Julia Donaldson, James Robertson (trans.) - Room on the Broom in Scots
An already engaging and exciting story becomes even more theatrical when ‘performed’ in a new language
As such, it’s a formula you don’t want to mess with without due care and attention. Having sensitively tackled two previous Donaldson works (The Gruffalo and The Gruffalo’s Child) James Robertson has taken on the even bigger challenge of translating Room on the Broom into Scots.
Fans of the original will know that a fair bit happens to the book’s broomstick-flying heroine, as she travels through the sky, picks up a gaggle of cute hitchhikers, then narrowly avoids becoming a dragon’s dinner. Robertson, therefore, had his work cut out for him.

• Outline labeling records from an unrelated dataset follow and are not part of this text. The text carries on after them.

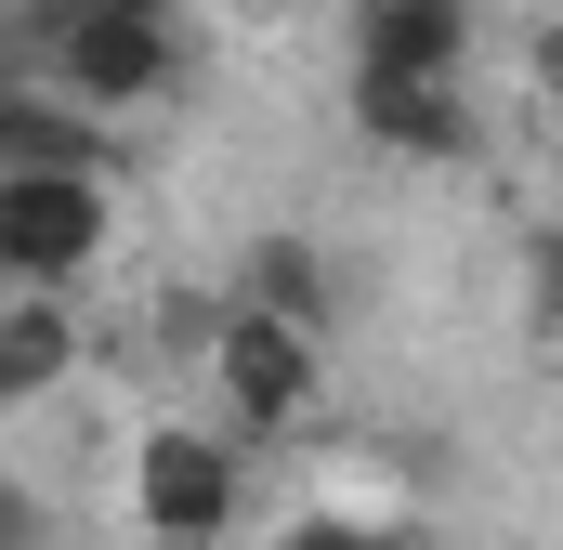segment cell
I'll list each match as a JSON object with an SVG mask.
<instances>
[{
    "instance_id": "9",
    "label": "cell",
    "mask_w": 563,
    "mask_h": 550,
    "mask_svg": "<svg viewBox=\"0 0 563 550\" xmlns=\"http://www.w3.org/2000/svg\"><path fill=\"white\" fill-rule=\"evenodd\" d=\"M525 328H538V341H563V223H538V237H525Z\"/></svg>"
},
{
    "instance_id": "13",
    "label": "cell",
    "mask_w": 563,
    "mask_h": 550,
    "mask_svg": "<svg viewBox=\"0 0 563 550\" xmlns=\"http://www.w3.org/2000/svg\"><path fill=\"white\" fill-rule=\"evenodd\" d=\"M106 13H184V0H106Z\"/></svg>"
},
{
    "instance_id": "2",
    "label": "cell",
    "mask_w": 563,
    "mask_h": 550,
    "mask_svg": "<svg viewBox=\"0 0 563 550\" xmlns=\"http://www.w3.org/2000/svg\"><path fill=\"white\" fill-rule=\"evenodd\" d=\"M250 512V432L210 419H144L132 432V538L144 550H223Z\"/></svg>"
},
{
    "instance_id": "1",
    "label": "cell",
    "mask_w": 563,
    "mask_h": 550,
    "mask_svg": "<svg viewBox=\"0 0 563 550\" xmlns=\"http://www.w3.org/2000/svg\"><path fill=\"white\" fill-rule=\"evenodd\" d=\"M210 394H223V432H250V446L314 432V407H328V328L223 288V328H210Z\"/></svg>"
},
{
    "instance_id": "4",
    "label": "cell",
    "mask_w": 563,
    "mask_h": 550,
    "mask_svg": "<svg viewBox=\"0 0 563 550\" xmlns=\"http://www.w3.org/2000/svg\"><path fill=\"white\" fill-rule=\"evenodd\" d=\"M341 119H354V144H380V157H407V170H472V157H485L472 79H394V66H354V79H341Z\"/></svg>"
},
{
    "instance_id": "8",
    "label": "cell",
    "mask_w": 563,
    "mask_h": 550,
    "mask_svg": "<svg viewBox=\"0 0 563 550\" xmlns=\"http://www.w3.org/2000/svg\"><path fill=\"white\" fill-rule=\"evenodd\" d=\"M223 288H236V301H276V315H314V328L341 315V288H328V250H301V237H250Z\"/></svg>"
},
{
    "instance_id": "11",
    "label": "cell",
    "mask_w": 563,
    "mask_h": 550,
    "mask_svg": "<svg viewBox=\"0 0 563 550\" xmlns=\"http://www.w3.org/2000/svg\"><path fill=\"white\" fill-rule=\"evenodd\" d=\"M380 525H354V512H288L276 525V550H367Z\"/></svg>"
},
{
    "instance_id": "7",
    "label": "cell",
    "mask_w": 563,
    "mask_h": 550,
    "mask_svg": "<svg viewBox=\"0 0 563 550\" xmlns=\"http://www.w3.org/2000/svg\"><path fill=\"white\" fill-rule=\"evenodd\" d=\"M79 367V288H0V407H53Z\"/></svg>"
},
{
    "instance_id": "14",
    "label": "cell",
    "mask_w": 563,
    "mask_h": 550,
    "mask_svg": "<svg viewBox=\"0 0 563 550\" xmlns=\"http://www.w3.org/2000/svg\"><path fill=\"white\" fill-rule=\"evenodd\" d=\"M551 354H563V341H551Z\"/></svg>"
},
{
    "instance_id": "6",
    "label": "cell",
    "mask_w": 563,
    "mask_h": 550,
    "mask_svg": "<svg viewBox=\"0 0 563 550\" xmlns=\"http://www.w3.org/2000/svg\"><path fill=\"white\" fill-rule=\"evenodd\" d=\"M354 66L472 79V0H354Z\"/></svg>"
},
{
    "instance_id": "10",
    "label": "cell",
    "mask_w": 563,
    "mask_h": 550,
    "mask_svg": "<svg viewBox=\"0 0 563 550\" xmlns=\"http://www.w3.org/2000/svg\"><path fill=\"white\" fill-rule=\"evenodd\" d=\"M525 92L563 119V13H538V26H525Z\"/></svg>"
},
{
    "instance_id": "5",
    "label": "cell",
    "mask_w": 563,
    "mask_h": 550,
    "mask_svg": "<svg viewBox=\"0 0 563 550\" xmlns=\"http://www.w3.org/2000/svg\"><path fill=\"white\" fill-rule=\"evenodd\" d=\"M0 170H119V119L79 106L40 66H13V92H0Z\"/></svg>"
},
{
    "instance_id": "12",
    "label": "cell",
    "mask_w": 563,
    "mask_h": 550,
    "mask_svg": "<svg viewBox=\"0 0 563 550\" xmlns=\"http://www.w3.org/2000/svg\"><path fill=\"white\" fill-rule=\"evenodd\" d=\"M367 550H432V538H420V525H380V538H367Z\"/></svg>"
},
{
    "instance_id": "3",
    "label": "cell",
    "mask_w": 563,
    "mask_h": 550,
    "mask_svg": "<svg viewBox=\"0 0 563 550\" xmlns=\"http://www.w3.org/2000/svg\"><path fill=\"white\" fill-rule=\"evenodd\" d=\"M119 250L106 170H0V275L13 288H79Z\"/></svg>"
}]
</instances>
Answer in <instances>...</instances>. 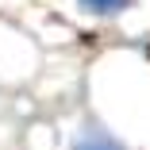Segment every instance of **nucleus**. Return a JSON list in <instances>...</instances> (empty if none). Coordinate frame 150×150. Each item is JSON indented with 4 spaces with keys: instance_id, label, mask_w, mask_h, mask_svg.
<instances>
[{
    "instance_id": "2",
    "label": "nucleus",
    "mask_w": 150,
    "mask_h": 150,
    "mask_svg": "<svg viewBox=\"0 0 150 150\" xmlns=\"http://www.w3.org/2000/svg\"><path fill=\"white\" fill-rule=\"evenodd\" d=\"M127 4H131V0H81V8L93 12V16H115V12H123Z\"/></svg>"
},
{
    "instance_id": "1",
    "label": "nucleus",
    "mask_w": 150,
    "mask_h": 150,
    "mask_svg": "<svg viewBox=\"0 0 150 150\" xmlns=\"http://www.w3.org/2000/svg\"><path fill=\"white\" fill-rule=\"evenodd\" d=\"M73 150H123V146H119V142H115L112 135H100V131H88V135H85V139H81V142L73 146Z\"/></svg>"
}]
</instances>
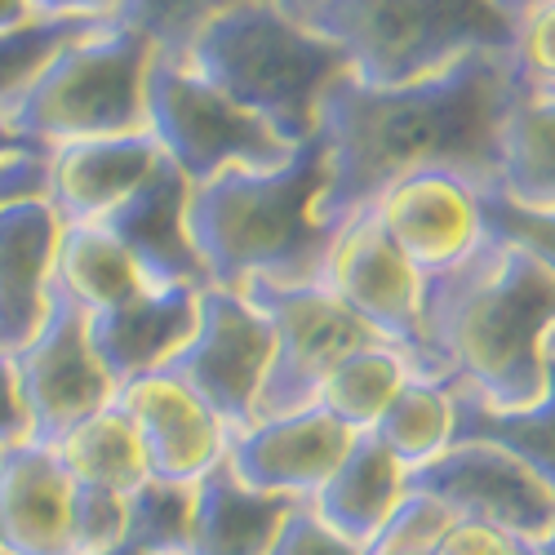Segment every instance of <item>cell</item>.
<instances>
[{
    "mask_svg": "<svg viewBox=\"0 0 555 555\" xmlns=\"http://www.w3.org/2000/svg\"><path fill=\"white\" fill-rule=\"evenodd\" d=\"M512 54H467L453 67L409 85H364L351 72L320 99V138L330 152V182L315 214L347 227L374 209L409 173L444 169L472 188H498V138L516 99Z\"/></svg>",
    "mask_w": 555,
    "mask_h": 555,
    "instance_id": "obj_1",
    "label": "cell"
},
{
    "mask_svg": "<svg viewBox=\"0 0 555 555\" xmlns=\"http://www.w3.org/2000/svg\"><path fill=\"white\" fill-rule=\"evenodd\" d=\"M423 338L440 383L498 409L533 404L555 360V275L485 236L472 258L423 275Z\"/></svg>",
    "mask_w": 555,
    "mask_h": 555,
    "instance_id": "obj_2",
    "label": "cell"
},
{
    "mask_svg": "<svg viewBox=\"0 0 555 555\" xmlns=\"http://www.w3.org/2000/svg\"><path fill=\"white\" fill-rule=\"evenodd\" d=\"M330 182L320 129L275 169H227L188 201V231L214 289L245 285H320L338 227L315 205Z\"/></svg>",
    "mask_w": 555,
    "mask_h": 555,
    "instance_id": "obj_3",
    "label": "cell"
},
{
    "mask_svg": "<svg viewBox=\"0 0 555 555\" xmlns=\"http://www.w3.org/2000/svg\"><path fill=\"white\" fill-rule=\"evenodd\" d=\"M188 59L218 94L302 147L320 125L325 89L351 72L343 44L311 31L275 0H245L196 31Z\"/></svg>",
    "mask_w": 555,
    "mask_h": 555,
    "instance_id": "obj_4",
    "label": "cell"
},
{
    "mask_svg": "<svg viewBox=\"0 0 555 555\" xmlns=\"http://www.w3.org/2000/svg\"><path fill=\"white\" fill-rule=\"evenodd\" d=\"M298 18L343 44L364 85H409L467 54H516V23L498 0H315Z\"/></svg>",
    "mask_w": 555,
    "mask_h": 555,
    "instance_id": "obj_5",
    "label": "cell"
},
{
    "mask_svg": "<svg viewBox=\"0 0 555 555\" xmlns=\"http://www.w3.org/2000/svg\"><path fill=\"white\" fill-rule=\"evenodd\" d=\"M152 59L156 44L147 36L103 23L44 63V72L10 112V125L36 147L143 133Z\"/></svg>",
    "mask_w": 555,
    "mask_h": 555,
    "instance_id": "obj_6",
    "label": "cell"
},
{
    "mask_svg": "<svg viewBox=\"0 0 555 555\" xmlns=\"http://www.w3.org/2000/svg\"><path fill=\"white\" fill-rule=\"evenodd\" d=\"M147 133L192 188L227 169H275L294 156L271 125L218 94L188 59L173 54H156L147 72Z\"/></svg>",
    "mask_w": 555,
    "mask_h": 555,
    "instance_id": "obj_7",
    "label": "cell"
},
{
    "mask_svg": "<svg viewBox=\"0 0 555 555\" xmlns=\"http://www.w3.org/2000/svg\"><path fill=\"white\" fill-rule=\"evenodd\" d=\"M241 294L267 315L275 334L258 418H281V413L315 404L343 356L378 343V334L364 330L325 285H245Z\"/></svg>",
    "mask_w": 555,
    "mask_h": 555,
    "instance_id": "obj_8",
    "label": "cell"
},
{
    "mask_svg": "<svg viewBox=\"0 0 555 555\" xmlns=\"http://www.w3.org/2000/svg\"><path fill=\"white\" fill-rule=\"evenodd\" d=\"M275 356V334L267 315L241 289H205L201 294V325L188 338L165 374L192 387L218 423L236 436L258 423V400L267 387V369Z\"/></svg>",
    "mask_w": 555,
    "mask_h": 555,
    "instance_id": "obj_9",
    "label": "cell"
},
{
    "mask_svg": "<svg viewBox=\"0 0 555 555\" xmlns=\"http://www.w3.org/2000/svg\"><path fill=\"white\" fill-rule=\"evenodd\" d=\"M320 285H325L364 330H374L383 343L404 351L423 378H436L427 338H423V271L391 245L374 209L356 214L338 231Z\"/></svg>",
    "mask_w": 555,
    "mask_h": 555,
    "instance_id": "obj_10",
    "label": "cell"
},
{
    "mask_svg": "<svg viewBox=\"0 0 555 555\" xmlns=\"http://www.w3.org/2000/svg\"><path fill=\"white\" fill-rule=\"evenodd\" d=\"M18 396L27 409L31 444H59L72 427L94 418L99 409L116 400V383L107 378L103 360L89 347L85 311L54 289L50 311L36 338L10 356Z\"/></svg>",
    "mask_w": 555,
    "mask_h": 555,
    "instance_id": "obj_11",
    "label": "cell"
},
{
    "mask_svg": "<svg viewBox=\"0 0 555 555\" xmlns=\"http://www.w3.org/2000/svg\"><path fill=\"white\" fill-rule=\"evenodd\" d=\"M409 493L440 502L453 520L493 525L520 538H542L555 529V493L512 453L480 440H453L440 457L404 476Z\"/></svg>",
    "mask_w": 555,
    "mask_h": 555,
    "instance_id": "obj_12",
    "label": "cell"
},
{
    "mask_svg": "<svg viewBox=\"0 0 555 555\" xmlns=\"http://www.w3.org/2000/svg\"><path fill=\"white\" fill-rule=\"evenodd\" d=\"M374 218L383 222L391 245L423 275L457 267L489 236L485 214H480V188H472L467 178L444 173V169L400 178L396 188L378 196Z\"/></svg>",
    "mask_w": 555,
    "mask_h": 555,
    "instance_id": "obj_13",
    "label": "cell"
},
{
    "mask_svg": "<svg viewBox=\"0 0 555 555\" xmlns=\"http://www.w3.org/2000/svg\"><path fill=\"white\" fill-rule=\"evenodd\" d=\"M351 440L356 431H347L334 413L307 404L281 413V418H258L254 427L236 431L227 444V467L262 493L311 502L315 489L338 472Z\"/></svg>",
    "mask_w": 555,
    "mask_h": 555,
    "instance_id": "obj_14",
    "label": "cell"
},
{
    "mask_svg": "<svg viewBox=\"0 0 555 555\" xmlns=\"http://www.w3.org/2000/svg\"><path fill=\"white\" fill-rule=\"evenodd\" d=\"M116 404L138 431L147 472L156 480L196 485L205 472H214L227 457L231 431L218 423V413L173 374H147L116 391Z\"/></svg>",
    "mask_w": 555,
    "mask_h": 555,
    "instance_id": "obj_15",
    "label": "cell"
},
{
    "mask_svg": "<svg viewBox=\"0 0 555 555\" xmlns=\"http://www.w3.org/2000/svg\"><path fill=\"white\" fill-rule=\"evenodd\" d=\"M188 201L192 182L165 156L143 188L103 218V227L129 249L152 289H209L205 262L188 231Z\"/></svg>",
    "mask_w": 555,
    "mask_h": 555,
    "instance_id": "obj_16",
    "label": "cell"
},
{
    "mask_svg": "<svg viewBox=\"0 0 555 555\" xmlns=\"http://www.w3.org/2000/svg\"><path fill=\"white\" fill-rule=\"evenodd\" d=\"M205 289H143L107 311L85 315L89 347L103 360L116 391L133 378L160 374V369L188 347L201 325Z\"/></svg>",
    "mask_w": 555,
    "mask_h": 555,
    "instance_id": "obj_17",
    "label": "cell"
},
{
    "mask_svg": "<svg viewBox=\"0 0 555 555\" xmlns=\"http://www.w3.org/2000/svg\"><path fill=\"white\" fill-rule=\"evenodd\" d=\"M160 160L165 152L147 129L50 147V188H44V201H50L63 227L103 222L120 201H129L143 188Z\"/></svg>",
    "mask_w": 555,
    "mask_h": 555,
    "instance_id": "obj_18",
    "label": "cell"
},
{
    "mask_svg": "<svg viewBox=\"0 0 555 555\" xmlns=\"http://www.w3.org/2000/svg\"><path fill=\"white\" fill-rule=\"evenodd\" d=\"M63 222L44 196L0 209V356L23 351L54 298V254Z\"/></svg>",
    "mask_w": 555,
    "mask_h": 555,
    "instance_id": "obj_19",
    "label": "cell"
},
{
    "mask_svg": "<svg viewBox=\"0 0 555 555\" xmlns=\"http://www.w3.org/2000/svg\"><path fill=\"white\" fill-rule=\"evenodd\" d=\"M72 476L50 444L0 449V555H72Z\"/></svg>",
    "mask_w": 555,
    "mask_h": 555,
    "instance_id": "obj_20",
    "label": "cell"
},
{
    "mask_svg": "<svg viewBox=\"0 0 555 555\" xmlns=\"http://www.w3.org/2000/svg\"><path fill=\"white\" fill-rule=\"evenodd\" d=\"M294 506H298L294 498L245 485L222 457L214 472L196 480L188 555H267Z\"/></svg>",
    "mask_w": 555,
    "mask_h": 555,
    "instance_id": "obj_21",
    "label": "cell"
},
{
    "mask_svg": "<svg viewBox=\"0 0 555 555\" xmlns=\"http://www.w3.org/2000/svg\"><path fill=\"white\" fill-rule=\"evenodd\" d=\"M404 476L409 472L400 467V462L369 431H360L351 440L347 457L338 462V472L315 489L311 506L330 529H338L343 538L369 546L378 538V529L400 512V502L409 498Z\"/></svg>",
    "mask_w": 555,
    "mask_h": 555,
    "instance_id": "obj_22",
    "label": "cell"
},
{
    "mask_svg": "<svg viewBox=\"0 0 555 555\" xmlns=\"http://www.w3.org/2000/svg\"><path fill=\"white\" fill-rule=\"evenodd\" d=\"M493 192L525 209H555V89L516 85L498 138Z\"/></svg>",
    "mask_w": 555,
    "mask_h": 555,
    "instance_id": "obj_23",
    "label": "cell"
},
{
    "mask_svg": "<svg viewBox=\"0 0 555 555\" xmlns=\"http://www.w3.org/2000/svg\"><path fill=\"white\" fill-rule=\"evenodd\" d=\"M449 391H453V440H480L512 453L555 493V360L546 391L520 409H498L462 387Z\"/></svg>",
    "mask_w": 555,
    "mask_h": 555,
    "instance_id": "obj_24",
    "label": "cell"
},
{
    "mask_svg": "<svg viewBox=\"0 0 555 555\" xmlns=\"http://www.w3.org/2000/svg\"><path fill=\"white\" fill-rule=\"evenodd\" d=\"M54 289L63 298H72L85 315H94V311H107L152 285H147V275L138 271V262L129 258V249L103 222H76V227H63V236H59Z\"/></svg>",
    "mask_w": 555,
    "mask_h": 555,
    "instance_id": "obj_25",
    "label": "cell"
},
{
    "mask_svg": "<svg viewBox=\"0 0 555 555\" xmlns=\"http://www.w3.org/2000/svg\"><path fill=\"white\" fill-rule=\"evenodd\" d=\"M50 449L76 485H99V489L129 493L152 476L143 444H138V431H133V423L125 418V409L116 400L107 409H99L94 418H85L80 427H72Z\"/></svg>",
    "mask_w": 555,
    "mask_h": 555,
    "instance_id": "obj_26",
    "label": "cell"
},
{
    "mask_svg": "<svg viewBox=\"0 0 555 555\" xmlns=\"http://www.w3.org/2000/svg\"><path fill=\"white\" fill-rule=\"evenodd\" d=\"M418 374L413 369V360L404 351H396L391 343H364L356 347L351 356H343V364L330 374V383L320 387L315 404L334 413V418L347 427V431H369L378 418H383V409L400 396V387Z\"/></svg>",
    "mask_w": 555,
    "mask_h": 555,
    "instance_id": "obj_27",
    "label": "cell"
},
{
    "mask_svg": "<svg viewBox=\"0 0 555 555\" xmlns=\"http://www.w3.org/2000/svg\"><path fill=\"white\" fill-rule=\"evenodd\" d=\"M369 436H374L404 472L440 457L453 444V391H449V383L413 374L400 387V396L383 409V418L369 427Z\"/></svg>",
    "mask_w": 555,
    "mask_h": 555,
    "instance_id": "obj_28",
    "label": "cell"
},
{
    "mask_svg": "<svg viewBox=\"0 0 555 555\" xmlns=\"http://www.w3.org/2000/svg\"><path fill=\"white\" fill-rule=\"evenodd\" d=\"M192 506L196 485L147 476L125 493V542L147 555H188L192 551Z\"/></svg>",
    "mask_w": 555,
    "mask_h": 555,
    "instance_id": "obj_29",
    "label": "cell"
},
{
    "mask_svg": "<svg viewBox=\"0 0 555 555\" xmlns=\"http://www.w3.org/2000/svg\"><path fill=\"white\" fill-rule=\"evenodd\" d=\"M107 18H31L27 27L0 31V116L10 120L18 99L31 89V80L44 72L63 44L99 31Z\"/></svg>",
    "mask_w": 555,
    "mask_h": 555,
    "instance_id": "obj_30",
    "label": "cell"
},
{
    "mask_svg": "<svg viewBox=\"0 0 555 555\" xmlns=\"http://www.w3.org/2000/svg\"><path fill=\"white\" fill-rule=\"evenodd\" d=\"M236 5H245V0H116L112 23L147 36L156 44V54L182 59L205 23H214L218 14Z\"/></svg>",
    "mask_w": 555,
    "mask_h": 555,
    "instance_id": "obj_31",
    "label": "cell"
},
{
    "mask_svg": "<svg viewBox=\"0 0 555 555\" xmlns=\"http://www.w3.org/2000/svg\"><path fill=\"white\" fill-rule=\"evenodd\" d=\"M480 214H485V231L493 241L525 249L555 275V209H525L498 192H480Z\"/></svg>",
    "mask_w": 555,
    "mask_h": 555,
    "instance_id": "obj_32",
    "label": "cell"
},
{
    "mask_svg": "<svg viewBox=\"0 0 555 555\" xmlns=\"http://www.w3.org/2000/svg\"><path fill=\"white\" fill-rule=\"evenodd\" d=\"M67 533H72V555H94L125 542V493L72 480Z\"/></svg>",
    "mask_w": 555,
    "mask_h": 555,
    "instance_id": "obj_33",
    "label": "cell"
},
{
    "mask_svg": "<svg viewBox=\"0 0 555 555\" xmlns=\"http://www.w3.org/2000/svg\"><path fill=\"white\" fill-rule=\"evenodd\" d=\"M449 525H453V516L440 502L409 493L400 502V512L378 529V538L364 546V555H436V542Z\"/></svg>",
    "mask_w": 555,
    "mask_h": 555,
    "instance_id": "obj_34",
    "label": "cell"
},
{
    "mask_svg": "<svg viewBox=\"0 0 555 555\" xmlns=\"http://www.w3.org/2000/svg\"><path fill=\"white\" fill-rule=\"evenodd\" d=\"M516 72L529 89H555V0L538 5L516 23Z\"/></svg>",
    "mask_w": 555,
    "mask_h": 555,
    "instance_id": "obj_35",
    "label": "cell"
},
{
    "mask_svg": "<svg viewBox=\"0 0 555 555\" xmlns=\"http://www.w3.org/2000/svg\"><path fill=\"white\" fill-rule=\"evenodd\" d=\"M267 555H364V546L343 538L338 529H330L315 516L311 502H298L289 512V520H285V529L275 533Z\"/></svg>",
    "mask_w": 555,
    "mask_h": 555,
    "instance_id": "obj_36",
    "label": "cell"
},
{
    "mask_svg": "<svg viewBox=\"0 0 555 555\" xmlns=\"http://www.w3.org/2000/svg\"><path fill=\"white\" fill-rule=\"evenodd\" d=\"M436 555H542V551H538L533 538L506 533V529H493V525H476V520H453L440 533Z\"/></svg>",
    "mask_w": 555,
    "mask_h": 555,
    "instance_id": "obj_37",
    "label": "cell"
},
{
    "mask_svg": "<svg viewBox=\"0 0 555 555\" xmlns=\"http://www.w3.org/2000/svg\"><path fill=\"white\" fill-rule=\"evenodd\" d=\"M44 188H50V147L0 165V209L14 201H27V196H44Z\"/></svg>",
    "mask_w": 555,
    "mask_h": 555,
    "instance_id": "obj_38",
    "label": "cell"
},
{
    "mask_svg": "<svg viewBox=\"0 0 555 555\" xmlns=\"http://www.w3.org/2000/svg\"><path fill=\"white\" fill-rule=\"evenodd\" d=\"M31 427H27V409L18 396V378H14V360L0 356V449L27 444Z\"/></svg>",
    "mask_w": 555,
    "mask_h": 555,
    "instance_id": "obj_39",
    "label": "cell"
},
{
    "mask_svg": "<svg viewBox=\"0 0 555 555\" xmlns=\"http://www.w3.org/2000/svg\"><path fill=\"white\" fill-rule=\"evenodd\" d=\"M36 18H107L112 23V10L116 0H27Z\"/></svg>",
    "mask_w": 555,
    "mask_h": 555,
    "instance_id": "obj_40",
    "label": "cell"
},
{
    "mask_svg": "<svg viewBox=\"0 0 555 555\" xmlns=\"http://www.w3.org/2000/svg\"><path fill=\"white\" fill-rule=\"evenodd\" d=\"M27 152H40L31 138H23L5 116H0V165H10L14 156H27Z\"/></svg>",
    "mask_w": 555,
    "mask_h": 555,
    "instance_id": "obj_41",
    "label": "cell"
},
{
    "mask_svg": "<svg viewBox=\"0 0 555 555\" xmlns=\"http://www.w3.org/2000/svg\"><path fill=\"white\" fill-rule=\"evenodd\" d=\"M36 14L27 0H0V31H14V27H27Z\"/></svg>",
    "mask_w": 555,
    "mask_h": 555,
    "instance_id": "obj_42",
    "label": "cell"
},
{
    "mask_svg": "<svg viewBox=\"0 0 555 555\" xmlns=\"http://www.w3.org/2000/svg\"><path fill=\"white\" fill-rule=\"evenodd\" d=\"M533 5H538V0H498V10H502L506 18H512V23H520V18H525Z\"/></svg>",
    "mask_w": 555,
    "mask_h": 555,
    "instance_id": "obj_43",
    "label": "cell"
},
{
    "mask_svg": "<svg viewBox=\"0 0 555 555\" xmlns=\"http://www.w3.org/2000/svg\"><path fill=\"white\" fill-rule=\"evenodd\" d=\"M94 555H147V551H138L133 542H116V546H107V551H94Z\"/></svg>",
    "mask_w": 555,
    "mask_h": 555,
    "instance_id": "obj_44",
    "label": "cell"
},
{
    "mask_svg": "<svg viewBox=\"0 0 555 555\" xmlns=\"http://www.w3.org/2000/svg\"><path fill=\"white\" fill-rule=\"evenodd\" d=\"M538 551H542V555H555V529H546V533L538 538Z\"/></svg>",
    "mask_w": 555,
    "mask_h": 555,
    "instance_id": "obj_45",
    "label": "cell"
},
{
    "mask_svg": "<svg viewBox=\"0 0 555 555\" xmlns=\"http://www.w3.org/2000/svg\"><path fill=\"white\" fill-rule=\"evenodd\" d=\"M275 5H281V10H289V14H298V5H302V0H275Z\"/></svg>",
    "mask_w": 555,
    "mask_h": 555,
    "instance_id": "obj_46",
    "label": "cell"
},
{
    "mask_svg": "<svg viewBox=\"0 0 555 555\" xmlns=\"http://www.w3.org/2000/svg\"><path fill=\"white\" fill-rule=\"evenodd\" d=\"M307 5H315V0H302V5H298V14H302V10H307Z\"/></svg>",
    "mask_w": 555,
    "mask_h": 555,
    "instance_id": "obj_47",
    "label": "cell"
}]
</instances>
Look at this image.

The illustrations are exactly as they were, the story itself remains unchanged – and some of the translation is plainly obvious to all (rather than enquire if the witch has ‘room on the broom for a dog like me?’, the playful canine now asks ‘is there room on the broom for a dug like masel?’).
But there are some real challenges here for little ones, and the majority of parents. Words such as ‘breenged’, ‘bricht’, ‘pechin’, ‘sheuch’ and ‘reenged’ will throw many readers – but how wonderful to discover the Scots language through such a well-known and well-loved medium?
Once again, getting your tongue around the words at storytime might prove a stretch at first, but this already engaging and exciting story becomes even more theatrical when ‘performed’ in a new language.